#### Dataset entries:

= Beginning of Section =

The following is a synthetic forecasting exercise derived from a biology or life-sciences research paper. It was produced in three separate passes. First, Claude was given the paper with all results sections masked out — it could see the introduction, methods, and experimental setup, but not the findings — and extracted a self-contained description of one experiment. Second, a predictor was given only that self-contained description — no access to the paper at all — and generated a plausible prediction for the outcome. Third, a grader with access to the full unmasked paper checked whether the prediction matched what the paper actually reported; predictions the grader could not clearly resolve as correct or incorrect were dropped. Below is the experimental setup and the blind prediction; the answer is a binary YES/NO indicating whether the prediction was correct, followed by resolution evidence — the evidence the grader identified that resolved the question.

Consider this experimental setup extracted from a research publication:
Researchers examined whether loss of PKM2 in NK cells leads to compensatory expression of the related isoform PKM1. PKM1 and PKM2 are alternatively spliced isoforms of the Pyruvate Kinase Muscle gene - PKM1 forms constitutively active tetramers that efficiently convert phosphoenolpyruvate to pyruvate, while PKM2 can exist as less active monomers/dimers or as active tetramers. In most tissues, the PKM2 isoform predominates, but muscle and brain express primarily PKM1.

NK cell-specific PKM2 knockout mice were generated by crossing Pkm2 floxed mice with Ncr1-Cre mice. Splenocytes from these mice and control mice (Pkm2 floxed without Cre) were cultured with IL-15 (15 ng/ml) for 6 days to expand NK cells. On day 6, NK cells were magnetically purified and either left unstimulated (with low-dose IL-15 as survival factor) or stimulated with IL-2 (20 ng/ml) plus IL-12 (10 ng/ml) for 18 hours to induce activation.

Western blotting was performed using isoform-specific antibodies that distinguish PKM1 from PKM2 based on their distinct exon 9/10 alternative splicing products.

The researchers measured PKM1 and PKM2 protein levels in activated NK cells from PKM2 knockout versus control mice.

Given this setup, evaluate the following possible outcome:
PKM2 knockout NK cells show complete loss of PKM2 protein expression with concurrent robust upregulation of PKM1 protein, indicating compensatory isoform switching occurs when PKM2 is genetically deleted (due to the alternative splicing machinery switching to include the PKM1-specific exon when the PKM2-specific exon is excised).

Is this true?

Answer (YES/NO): YES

= End of Section =

#### Exercise:
Could you restate all of the lines above without altering a single word?

#### Exercise output:
The following is a synthetic forecasting exercise derived from a biology or life-sciences research paper. It was produced in three separate passes. First, Claude was given the paper with all results sections masked out — it could see the introduction, methods, and experimental setup, but not the findings — and extracted a self-contained description of one experiment. Second, a predictor was given only that self-contained description — no access to the paper at all — and generated a plausible prediction for the outcome. Third, a grader with access to the full unmasked paper checked whether the prediction matched what the paper actually reported; predictions the grader could not clearly resolve as correct or incorrect were dropped. Below is the experimental setup and the blind prediction; the answer is a binary YES/NO indicating whether the prediction was correct, followed by resolution evidence — the evidence the grader identified that resolved the question.

Consider this experimental setup extracted from a research publication:
Researchers examined whether loss of PKM2 in NK cells leads to compensatory expression of the related isoform PKM1. PKM1 and PKM2 are alternatively spliced isoforms of the Pyruvate Kinase Muscle gene - PKM1 forms constitutively active tetramers that efficiently convert phosphoenolpyruvate to pyruvate, while PKM2 can exist as less active monomers/dimers or as active tetramers. In most tissues, the PKM2 isoform predominates, but muscle and brain express primarily PKM1.

NK cell-specific PKM2 knockout mice were generated by crossing Pkm2 floxed mice with Ncr1-Cre mice. Splenocytes from these mice and control mice (Pkm2 floxed without Cre) were cultured with IL-15 (15 ng/ml) for 6 days to expand NK cells. On day 6, NK cells were magnetically purified and either left unstimulated (with low-dose IL-15 as survival factor) or stimulated with IL-2 (20 ng/ml) plus IL-12 (10 ng/ml) for 18 hours to induce activation.

Western blotting was performed using isoform-specific antibodies that distinguish PKM1 from PKM2 based on their distinct exon 9/10 alternative splicing products.

The researchers measured PKM1 and PKM2 protein levels in activated NK cells from PKM2 knockout versus control mice.

Given this setup, evaluate the following possible outcome:
PKM2 knockout NK cells show complete loss of PKM2 protein expression with concurrent robust upregulation of PKM1 protein, indicating compensatory isoform switching occurs when PKM2 is genetically deleted (due to the alternative splicing machinery switching to include the PKM1-specific exon when the PKM2-specific exon is excised).

Is this true?

Answer (YES/NO): YES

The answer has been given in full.